Spinal Anesthesia Duration

Treatments

Drug: fentanyl
Drug: Dexmedetomidine

Study type

Interventional

Funder types

Other

Identifiers

NCT07078201
IRB00012098- Serial0307331

Details and patient eligibility

About

Spinal anesthesia is the most widely employed procedure for lower limb orthopedic operations, as it is very cost-effective and simple to apply. These advantages could be restricted because presently existing local anesthetic drugs had relatively short length of action. (1) Spinal anesthesia with 0.5% heavy bupivacaine (hyperbaric) is a common technique, still there was burden of its short duration of action. To overcome this issue, there was a continuous search for an ideal adjuvant.(2) Adjuvants were mostly added to local anesthetic drugs to increase their effectiveness, speedy onset, increase the period of the block, and reduce the local anesthetics dosage, thus reduction their adverse effects.(3) Such adjuvants had been beneficial in extension of analgesia along with initiation of movement though their related side effects.(4)

Full description

Administration of opioids intrathecal such as fentanyl, morphine, and buprenorphine, allowed decreasing dose of the local anesthetic drug, augment analgesic effectiveness, and reduce probable toxicity and cardiovascular adverse consequences of local anesthetics. (5, 2) Nevertheless, adverse effects such as possibly disastrous delayed respiratory depression, urinary retention, nausea, pruritus, vomiting, and constipation had provoked further study to investigate non opioid analgesic drugs with less troublesome drawbacks. (6,2,7,8) Dexmedetomidine is a novel central alpha2-agonist that was approved by the FDA in 1999. It had sedation, anxiolytic, analgesic, and sympatholytic effect that depress cardiovascular reflexes in perioperative interval. (2) Thus, this study had been conducted for assessment of the effectiveness of addition 4 µg Dexmedetomidine to hyperbaric Bupivacaine intrathecally in lower limb orthopaedic surgeries.

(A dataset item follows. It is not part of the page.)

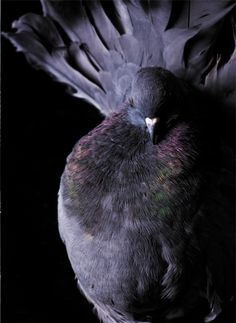 beautiful purple pigeon!  Just what I need for English Christmas pie!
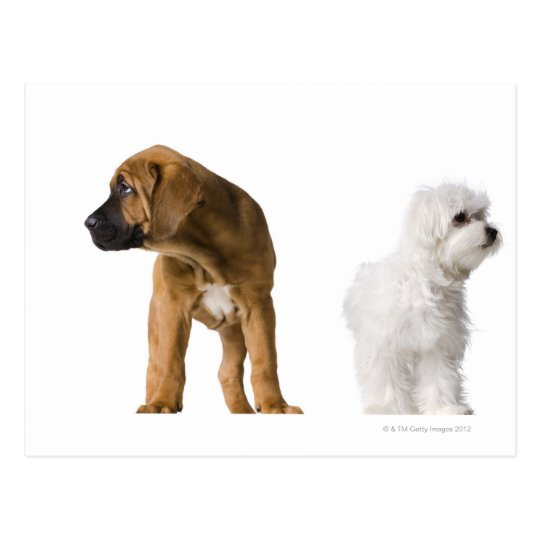 Two Dogs Postcard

Aim This clinical comparative study aimed to evaluate the hemodynamic stability and onset and duration of motor block of using intrathecal dexmedetomidine and fentanyl as an adjuvant to heavy bupivacaine in lower limb orthopaedic surgeries.

Patients and Methods After approval of medical institutional ethical committee, 40 patients of American Society of Anaesthesiologists (ASA) physical status 1or 2, aged between 20-60 years had been incorporated in this prospective randomized controlled study.

Inclusion Criteria

  1. The patient aged range from 20 to 60 years 2. ASA 1 and 2 3. Patient prepared for elective lower limb orthopaedic surgeries. 4. Height 150-180 cm. 5. Weight 50-70 kg. 6- Either sex male or female. Exclusion Criteria

  2. Patient refusal.

  3. Patient had absolute contraindication to spinal anaesthesia.

  4. Patients with neurological disorders, pregnancy, local infection at the site of injection.

  5. Patients suffering from dysrhythmia or heart block.

  6. Patients with ASA 3 or more. An informed written consent had been taken from all the contributors. Patients had been divided into the following groups using randomizer software. Group D: patients received 3 mL volume of 0.5% hyperbaric bupivacaine and 4 µg dexmedetomidine in 0.5 mL of normal saline intrathecal (dexmedetomidine 100 µg/mL diluted in 12.5 ml preservative-free normal saline, 0.5 ml had been withdrawn).

Group F: patients received 3 mL volume of 0.5% hyperbaric bupivacaine with 25 µg fentanyl (0.5 mL) intrathecal.

In preoperative room area: clinical history and examination had been evaluated, and then non-invasive blood pressure and heart rate had been measured and recorded as baseline values.

Anesthetic technique

  • Patients would be moved to operation table, 18G IV access was inserted and secured.
  • Preloading began15minutes before spinal anaesthesia administration with ringer lactated 20ml /kg.
  • Intraoperative monitoring involved NIBP, pulse rate, ECG, SPO2.
  • Patients were divided randomly into two groups by using randomizer software.
  • Baseline vital signs had been measured. Under strict aseptic technique, after the local infiltration with 2% lignocaine, lumbar puncture was done using 25 G Quincke spinal needle, at L 3 - L 4 space after free flow of csf was verified. Instantly after spinal injection, the patient was placed in a supine position with a cushion supporting shoulders and head. O2 (4-6L/min) had been provided throughout face mask.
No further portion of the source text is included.